The Pensions Administration Standards Association is launching an information sharing network which will collect and share cyber and fraud incidents on an anonymous basis to spot trends, warn of evolving threats and offer examples of how incidents can be dealt with. 

The Cyber and Fraud Information Sharing Network was launched by PASA on Tuesday. Tim Robinson, a partner at law firm Crowe who chairs PASA’s cybercrime and fraud working group, said the group is still recruiting members with risk management and risk governance expertise, as well as there being a role for a senior leadership member.  

Robinson highlighted the stats behind cybercrime and fraud, which now make up 41% of all crime – and possibly as much as half – having been turbocharged during the pandemic as much economic activity moved online. Cybercrime and fraud continue to grow, at a 175% rate since 2022, further fuelled by the advent of artificial intelligence. The International Monetary Fund estimates that such crime will cost $23tn (£17tn) globally by 2027. 

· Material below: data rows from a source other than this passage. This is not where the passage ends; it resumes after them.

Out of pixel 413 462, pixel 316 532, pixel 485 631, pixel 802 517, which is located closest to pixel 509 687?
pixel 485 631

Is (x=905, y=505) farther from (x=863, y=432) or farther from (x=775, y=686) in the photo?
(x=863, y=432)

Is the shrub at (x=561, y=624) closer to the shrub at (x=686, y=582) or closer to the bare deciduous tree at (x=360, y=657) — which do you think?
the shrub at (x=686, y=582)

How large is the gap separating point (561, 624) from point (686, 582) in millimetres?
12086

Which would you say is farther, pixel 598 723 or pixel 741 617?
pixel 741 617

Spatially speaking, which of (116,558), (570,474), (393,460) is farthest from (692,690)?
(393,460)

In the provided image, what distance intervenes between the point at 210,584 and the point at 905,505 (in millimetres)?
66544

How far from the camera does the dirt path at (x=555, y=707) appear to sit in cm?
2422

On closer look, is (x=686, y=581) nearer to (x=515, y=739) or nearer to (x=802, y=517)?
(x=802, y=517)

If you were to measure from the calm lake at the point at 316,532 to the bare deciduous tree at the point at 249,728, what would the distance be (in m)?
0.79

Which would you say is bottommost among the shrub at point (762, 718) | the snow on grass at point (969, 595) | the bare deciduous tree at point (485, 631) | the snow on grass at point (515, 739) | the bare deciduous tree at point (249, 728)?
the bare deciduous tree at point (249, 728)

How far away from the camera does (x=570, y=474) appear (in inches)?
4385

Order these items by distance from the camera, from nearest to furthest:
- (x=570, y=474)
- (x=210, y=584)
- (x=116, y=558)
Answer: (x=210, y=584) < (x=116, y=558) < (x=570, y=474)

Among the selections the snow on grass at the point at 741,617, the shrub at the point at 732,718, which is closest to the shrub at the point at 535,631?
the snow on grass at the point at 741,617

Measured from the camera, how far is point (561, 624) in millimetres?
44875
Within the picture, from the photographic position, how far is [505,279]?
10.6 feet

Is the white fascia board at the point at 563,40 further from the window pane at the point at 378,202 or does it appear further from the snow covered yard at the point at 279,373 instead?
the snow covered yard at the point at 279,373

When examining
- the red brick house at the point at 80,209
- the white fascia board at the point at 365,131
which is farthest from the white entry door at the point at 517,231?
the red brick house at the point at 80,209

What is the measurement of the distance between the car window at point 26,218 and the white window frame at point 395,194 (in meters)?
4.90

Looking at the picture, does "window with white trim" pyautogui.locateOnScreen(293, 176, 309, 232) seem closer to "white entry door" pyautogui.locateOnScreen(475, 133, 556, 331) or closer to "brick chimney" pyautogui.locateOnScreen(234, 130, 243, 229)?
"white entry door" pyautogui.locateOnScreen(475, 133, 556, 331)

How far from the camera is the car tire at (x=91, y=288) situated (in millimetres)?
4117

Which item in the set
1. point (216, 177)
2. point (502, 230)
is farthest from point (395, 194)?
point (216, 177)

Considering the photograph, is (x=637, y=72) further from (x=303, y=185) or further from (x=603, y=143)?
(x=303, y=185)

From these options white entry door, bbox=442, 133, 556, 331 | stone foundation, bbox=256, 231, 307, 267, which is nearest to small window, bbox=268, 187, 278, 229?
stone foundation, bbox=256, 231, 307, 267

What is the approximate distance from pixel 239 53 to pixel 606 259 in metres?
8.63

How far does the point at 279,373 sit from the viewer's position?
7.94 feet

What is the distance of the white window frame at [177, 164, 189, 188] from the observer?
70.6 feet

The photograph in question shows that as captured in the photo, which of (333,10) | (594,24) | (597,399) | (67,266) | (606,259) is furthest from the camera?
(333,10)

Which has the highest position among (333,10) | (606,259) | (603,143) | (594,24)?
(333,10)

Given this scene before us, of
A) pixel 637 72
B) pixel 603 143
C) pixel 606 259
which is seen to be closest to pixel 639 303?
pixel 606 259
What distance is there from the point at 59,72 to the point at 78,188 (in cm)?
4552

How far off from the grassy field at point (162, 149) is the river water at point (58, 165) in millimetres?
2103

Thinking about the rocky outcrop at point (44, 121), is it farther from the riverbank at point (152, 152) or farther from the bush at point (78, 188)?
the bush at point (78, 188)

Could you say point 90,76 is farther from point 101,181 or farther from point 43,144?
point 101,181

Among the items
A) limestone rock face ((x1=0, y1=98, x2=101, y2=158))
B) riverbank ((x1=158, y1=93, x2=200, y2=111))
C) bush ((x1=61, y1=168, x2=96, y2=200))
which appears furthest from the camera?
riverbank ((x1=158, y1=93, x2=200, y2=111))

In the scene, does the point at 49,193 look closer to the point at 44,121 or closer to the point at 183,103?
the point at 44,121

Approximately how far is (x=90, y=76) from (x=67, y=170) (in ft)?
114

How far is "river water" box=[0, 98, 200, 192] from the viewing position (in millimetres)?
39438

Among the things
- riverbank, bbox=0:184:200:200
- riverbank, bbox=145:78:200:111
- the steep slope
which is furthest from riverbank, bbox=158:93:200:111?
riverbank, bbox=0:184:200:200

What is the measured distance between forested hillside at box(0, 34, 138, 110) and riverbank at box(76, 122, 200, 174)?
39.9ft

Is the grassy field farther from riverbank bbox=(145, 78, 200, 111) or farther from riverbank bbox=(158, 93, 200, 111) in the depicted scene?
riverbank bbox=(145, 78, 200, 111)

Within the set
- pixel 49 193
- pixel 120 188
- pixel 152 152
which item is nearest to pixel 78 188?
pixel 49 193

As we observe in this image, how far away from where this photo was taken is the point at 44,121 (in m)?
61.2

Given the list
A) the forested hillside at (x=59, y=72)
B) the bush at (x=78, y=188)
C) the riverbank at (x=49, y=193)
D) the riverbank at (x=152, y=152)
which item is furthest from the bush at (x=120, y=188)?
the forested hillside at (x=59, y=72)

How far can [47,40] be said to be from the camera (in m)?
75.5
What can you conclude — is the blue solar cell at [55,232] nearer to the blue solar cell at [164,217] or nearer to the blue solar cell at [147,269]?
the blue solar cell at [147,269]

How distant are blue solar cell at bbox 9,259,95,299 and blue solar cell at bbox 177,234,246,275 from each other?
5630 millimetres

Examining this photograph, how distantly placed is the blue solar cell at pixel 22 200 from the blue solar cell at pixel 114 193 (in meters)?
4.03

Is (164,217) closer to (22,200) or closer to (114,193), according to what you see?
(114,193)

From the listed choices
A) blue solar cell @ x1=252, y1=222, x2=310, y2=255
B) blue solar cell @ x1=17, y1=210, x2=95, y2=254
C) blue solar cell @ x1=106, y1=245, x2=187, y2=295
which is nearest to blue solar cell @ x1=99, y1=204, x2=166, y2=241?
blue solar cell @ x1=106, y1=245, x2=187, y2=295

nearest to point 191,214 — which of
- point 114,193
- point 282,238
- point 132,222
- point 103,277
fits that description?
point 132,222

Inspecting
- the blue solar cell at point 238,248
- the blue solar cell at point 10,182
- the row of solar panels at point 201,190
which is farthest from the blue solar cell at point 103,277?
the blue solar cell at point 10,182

Recent high profile attacks have affected Marks & Spencer, the Co-op and in the pensions space, administrator Capita, which was fined £14m last year after some data was accessed by hackers. 

The key difference between attacks on companies like M&S and pension firms is that customers can buy their food somewhere else, said Robinson, but they cannot immediately port their pension from a targeted provider or administrator. Members could see impacts ranging from delayed payments, retirements and death processing, to the loss of sensitive data such as national insurance numbers or bank details. 

The recovery from a cyber incident tends to be costly and time-consuming, with a forensic investigation probably having to be followed by the creation of new controls and processes. Firms that have fallen victim might also face fines or even legal action by affected consumers and third-parties, as well as damage to reputation and trust.

Similarly, fraud is an ongoing and evolving threat, suggested financial risk management lead at Hymans Robertson, Gillian Baker. The most recent attemps are increasingly impersonations and fake death certificates, often linked to South Africa, which the Pensions Regulator also recently warned of.

Family fraud appears to be a regular issue – a pensioner’s next of kin might not notify a scheme of a death and benefit from their pension payments, with overpayments difficult to recover, or family members might take advantage of vulnerable pensioners through power of attorney. Vulnerable customers can also fall victim to scams and rogue IFAs. Lastly, Baker said there is a risk of internal fraud, where an employee takes data, for example.

Fraud is not limited to one victim - “speed matters” to fraudsters who work on a ‘rinse and repeat’ basis, said Railpen chief information security officer Shaun Roberts.

“The question is not if attacks will target others; it’s if organisations are warned in time,” he said.

Roberts noted that other sectors – including finance, health and energy – already have similar information sharing networks.

The network is needed, it seems; one person in the audience at Tuesday’s launch said they were unable to tell worried clients whether an incident like the Capita hack could have happened at their firm because the Pensions Regulator declined to reveal details, saying they are confidential to Capita.

There will be a launch webinar on 8 May for anyone interested in the information sharing network.